Melissa Michal is of Seneca, Welsh, and English decent. She teaches creative writing and literature and loves helping students find that they too can write. She is a fiction writer, essayist, photographer, and a professor. She has her MFA from Chatham University, MA from The Pennsylvania State University, and her PhD in literature from Arizona State University where she focuses on education and representation of Indigenous histories and literatures in curriculum. She has been grateful to read at the National American Indian Museum in DC and Amerind Museum in Dragoon. Melissa has work appearing in The Florida Review, Yellow Medicine Review, and the University of Iowa’s International Writing Program’s Narrative Witnessing project. She completed a short story collection, Living Along the Borderlines, published with Feminist Press in February 2019, and it was a finalist for the Louise Meriwether first book prize. Her first novel, Along the Hills, is finished and under revisions. She has also finished her nonfiction lyric essay collection, Broken Blood.

Book: Threading My Prayer Rug

Threading My Prayer Rug cover

This enthralling story of the making of an American is a timely meditation on being Muslim in America today. Threading My Prayer Rug is a richly textured reflection. It is also the luminous story of many journeys: from Pakistan to the United States in an arranged marriage that becomes a love match lasting forty-five years; from secular Muslim in an Islamic society to devout Muslim in a society ignorant of Islam, and from liberal to conservative to American Muslim; from bride to mother; and from an immigrant intending to stay two years to an American citizen, business executive, grandmother, and tireless advocate for interfaith understanding.

Beginning with a sweetly funny, moving account of her arranged marriage, the author undercuts stereotypes and offers the refreshing view of an American life through Muslim eyes. Sabeeha was doing interfaith work for Imam Feisal A. Rauf, the driving force behind the Muslim community center near Ground Zero, when the backlash began. She recounts what that experience revealed about American society and in a new preface discusses Islam in America in the time of Trump.

Author: Sabeeha Rehman

Sabeeha Rehman was born and raised in Pakistan. She came to the United States in 1971 after a hurried arranged marriage to a Pakistani doctor in New York. With a bachelor's degree in Home Economics, she settled into the life of a homemaker. Once both her sons were enrolled full-time in school, she went back to college to get her master's in healthcare administration and began her twenty-five-year career as a hospital executive. Her career spanned hospitals in New York, New Jersey, and Saudi Arabia.

Raising children Muslim in the absence of a Muslim community was a daunting challenge. In the early 1980s, she and her husband began the work of establishing a Muslim community on Staten Island, where they were living at the time. Their efforts culminated in the building of a mosque.

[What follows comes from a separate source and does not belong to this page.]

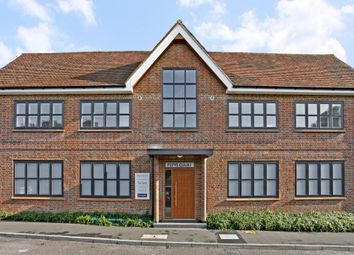 2 bed flat to rent in Pepys Drive, Prestwood, Great Missenden HP16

Ms. Rehman has spent the last several decades in engaging in interfaith dialogue with faith communities. She served as the director of interfaith programs at the American Society for Muslim Advancement and as the chief operating officer at the Cordoba Initiative, a multifaith organization dedicated to building bridges between Muslims and the West. She is active on the interfaith circuit, raising awareness of Islam, and Muslims in America.

When her grandson was diagnosed with autism, she left her career and cofounded the New York Metro Chapter of the National Autism Association, and served as its first president.

Her memoir, Threading My Prayer Rug, received Honorable Mention in Spirituality in the San Francisco Book Festival Awards of 2017. It was listed as a Top 10 Religion and Spirituality Book of 2016 and a Top 10 Diverse Nonfiction Books of 2017 by Booklist. She has contributed op-eds to the Wall Street Journal, and she blogs on topics related to American Muslim and Pakistani immigrant experience at

She lives in New York City with her husband Khalid, a retired hematologist/oncologist.